You are viewing a plain text version of this content. The canonical link for it is here.
Posted to user@tika.apache.org by Bogdan Kostic <bo...@web.de> on 2020/11/17 17:42:42 UTC

Getting font style and size out of PDFs

Hello,

I am using tika to extract text out of pdf documents. I want to write a heuristic to differentiate between headings and paragraphs. For this, I need font style and size of the extracted text. Is there any way to get font style and size using tika? I was not able to find an option to extract this information.

Thank you in advance!

Re: Getting font style and size out of PDFs

Posted by Tim Allison <ta...@apache.org>.
There isn't currently a way to do this in Tika, but it _should_ be possible
to add.  I think there's been some interest in this over the years, but
there hasn't been enough momentum to add this to Tika.

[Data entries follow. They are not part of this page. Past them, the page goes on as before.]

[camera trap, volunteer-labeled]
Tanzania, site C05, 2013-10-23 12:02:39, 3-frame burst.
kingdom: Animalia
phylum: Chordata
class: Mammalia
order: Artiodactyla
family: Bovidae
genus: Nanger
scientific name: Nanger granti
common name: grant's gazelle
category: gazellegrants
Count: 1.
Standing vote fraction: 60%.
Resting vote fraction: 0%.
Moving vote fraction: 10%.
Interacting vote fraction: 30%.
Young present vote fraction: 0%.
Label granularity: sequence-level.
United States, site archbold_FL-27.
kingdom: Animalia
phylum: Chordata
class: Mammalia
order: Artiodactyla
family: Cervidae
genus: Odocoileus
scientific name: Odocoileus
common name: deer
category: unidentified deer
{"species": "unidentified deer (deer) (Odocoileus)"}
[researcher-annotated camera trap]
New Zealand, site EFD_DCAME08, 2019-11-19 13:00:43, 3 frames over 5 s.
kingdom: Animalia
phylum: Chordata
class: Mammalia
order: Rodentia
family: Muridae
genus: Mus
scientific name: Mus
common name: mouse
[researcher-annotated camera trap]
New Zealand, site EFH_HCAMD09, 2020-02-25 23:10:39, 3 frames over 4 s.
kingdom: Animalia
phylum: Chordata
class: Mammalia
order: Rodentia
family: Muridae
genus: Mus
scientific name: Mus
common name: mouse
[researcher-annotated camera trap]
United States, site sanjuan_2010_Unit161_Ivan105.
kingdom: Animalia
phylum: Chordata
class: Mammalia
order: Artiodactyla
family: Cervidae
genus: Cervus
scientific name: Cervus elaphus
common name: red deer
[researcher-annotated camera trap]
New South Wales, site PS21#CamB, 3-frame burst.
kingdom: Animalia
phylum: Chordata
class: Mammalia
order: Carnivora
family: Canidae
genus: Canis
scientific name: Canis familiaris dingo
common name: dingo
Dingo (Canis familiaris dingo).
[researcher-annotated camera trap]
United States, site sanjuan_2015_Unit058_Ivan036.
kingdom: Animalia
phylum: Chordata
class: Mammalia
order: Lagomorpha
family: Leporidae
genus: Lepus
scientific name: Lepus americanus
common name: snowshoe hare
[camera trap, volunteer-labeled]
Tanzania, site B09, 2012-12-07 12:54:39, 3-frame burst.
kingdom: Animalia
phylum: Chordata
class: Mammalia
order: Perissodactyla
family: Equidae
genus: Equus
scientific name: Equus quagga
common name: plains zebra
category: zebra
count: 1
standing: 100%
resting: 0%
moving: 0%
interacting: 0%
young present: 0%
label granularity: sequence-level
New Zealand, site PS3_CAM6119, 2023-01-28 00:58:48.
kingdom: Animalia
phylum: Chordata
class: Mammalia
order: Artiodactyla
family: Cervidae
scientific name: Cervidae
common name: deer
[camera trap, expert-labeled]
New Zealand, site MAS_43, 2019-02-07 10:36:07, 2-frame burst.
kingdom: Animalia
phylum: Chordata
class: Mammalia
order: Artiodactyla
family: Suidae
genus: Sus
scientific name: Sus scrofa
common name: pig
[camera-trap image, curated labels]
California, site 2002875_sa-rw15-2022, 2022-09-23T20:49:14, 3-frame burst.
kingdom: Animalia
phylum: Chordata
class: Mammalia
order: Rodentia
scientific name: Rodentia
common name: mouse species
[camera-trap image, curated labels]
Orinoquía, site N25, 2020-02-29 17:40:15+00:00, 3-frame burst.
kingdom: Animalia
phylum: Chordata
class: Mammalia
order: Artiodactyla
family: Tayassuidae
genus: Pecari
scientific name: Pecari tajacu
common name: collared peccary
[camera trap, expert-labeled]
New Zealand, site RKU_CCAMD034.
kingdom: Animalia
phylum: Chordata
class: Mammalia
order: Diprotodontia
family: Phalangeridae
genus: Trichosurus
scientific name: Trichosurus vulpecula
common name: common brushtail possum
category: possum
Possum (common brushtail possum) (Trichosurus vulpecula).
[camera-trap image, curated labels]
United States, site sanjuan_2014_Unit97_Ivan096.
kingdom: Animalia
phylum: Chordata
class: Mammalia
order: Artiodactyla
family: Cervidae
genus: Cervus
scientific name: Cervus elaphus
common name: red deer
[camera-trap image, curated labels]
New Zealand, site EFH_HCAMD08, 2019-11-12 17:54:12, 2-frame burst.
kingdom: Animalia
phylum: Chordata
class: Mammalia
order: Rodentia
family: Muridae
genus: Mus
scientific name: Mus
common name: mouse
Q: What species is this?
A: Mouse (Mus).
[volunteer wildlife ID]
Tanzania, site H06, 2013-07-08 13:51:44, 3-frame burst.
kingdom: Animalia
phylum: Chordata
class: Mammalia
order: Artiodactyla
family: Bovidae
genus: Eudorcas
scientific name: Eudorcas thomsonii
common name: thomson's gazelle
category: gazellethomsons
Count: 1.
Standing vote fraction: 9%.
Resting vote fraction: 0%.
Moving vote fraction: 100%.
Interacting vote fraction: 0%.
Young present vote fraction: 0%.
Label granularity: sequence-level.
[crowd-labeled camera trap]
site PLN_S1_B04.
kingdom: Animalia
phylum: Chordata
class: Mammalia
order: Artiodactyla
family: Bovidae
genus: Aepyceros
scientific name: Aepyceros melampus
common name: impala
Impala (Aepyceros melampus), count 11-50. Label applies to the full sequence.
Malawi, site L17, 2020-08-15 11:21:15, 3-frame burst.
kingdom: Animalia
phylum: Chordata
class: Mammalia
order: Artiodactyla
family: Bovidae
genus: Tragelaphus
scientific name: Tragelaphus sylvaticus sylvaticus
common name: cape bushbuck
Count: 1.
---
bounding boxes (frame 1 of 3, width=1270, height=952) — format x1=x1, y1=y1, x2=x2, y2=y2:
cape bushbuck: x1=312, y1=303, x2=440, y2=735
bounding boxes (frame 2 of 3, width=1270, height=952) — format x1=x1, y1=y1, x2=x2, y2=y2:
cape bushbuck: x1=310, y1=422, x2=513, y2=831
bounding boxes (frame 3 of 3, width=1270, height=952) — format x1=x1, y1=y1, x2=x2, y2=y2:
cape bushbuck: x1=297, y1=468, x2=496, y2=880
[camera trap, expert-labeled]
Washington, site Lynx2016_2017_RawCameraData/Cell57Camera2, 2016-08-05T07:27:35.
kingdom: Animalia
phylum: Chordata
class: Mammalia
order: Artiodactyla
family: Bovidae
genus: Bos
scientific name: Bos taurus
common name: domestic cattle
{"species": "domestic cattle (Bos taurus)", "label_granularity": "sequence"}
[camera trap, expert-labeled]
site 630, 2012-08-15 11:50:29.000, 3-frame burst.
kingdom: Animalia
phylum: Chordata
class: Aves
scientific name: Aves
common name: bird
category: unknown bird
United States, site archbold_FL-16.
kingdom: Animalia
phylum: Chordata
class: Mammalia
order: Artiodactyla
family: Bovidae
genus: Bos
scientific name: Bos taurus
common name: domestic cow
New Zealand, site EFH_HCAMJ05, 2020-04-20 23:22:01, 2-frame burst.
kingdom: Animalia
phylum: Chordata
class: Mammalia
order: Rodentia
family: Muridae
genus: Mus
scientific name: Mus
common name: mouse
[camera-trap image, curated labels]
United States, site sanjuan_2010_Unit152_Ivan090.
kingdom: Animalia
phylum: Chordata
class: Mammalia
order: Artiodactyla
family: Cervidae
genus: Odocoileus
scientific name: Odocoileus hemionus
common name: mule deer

@Tilman this should be doable, right?

On Tue, Nov 17, 2020 at 12:42 PM Bogdan Kostic <bo...@web.de> wrote:

> Hello,
>
> I am using tika to extract text out of pdf documents. I want to write a
> heuristic to differentiate between headings and paragraphs. For this, I
> need font style and size of the extracted text. Is there any way to get
> font style and size using tika? I was not able to find an option to extract
> this information.
>
> Thank you in advance!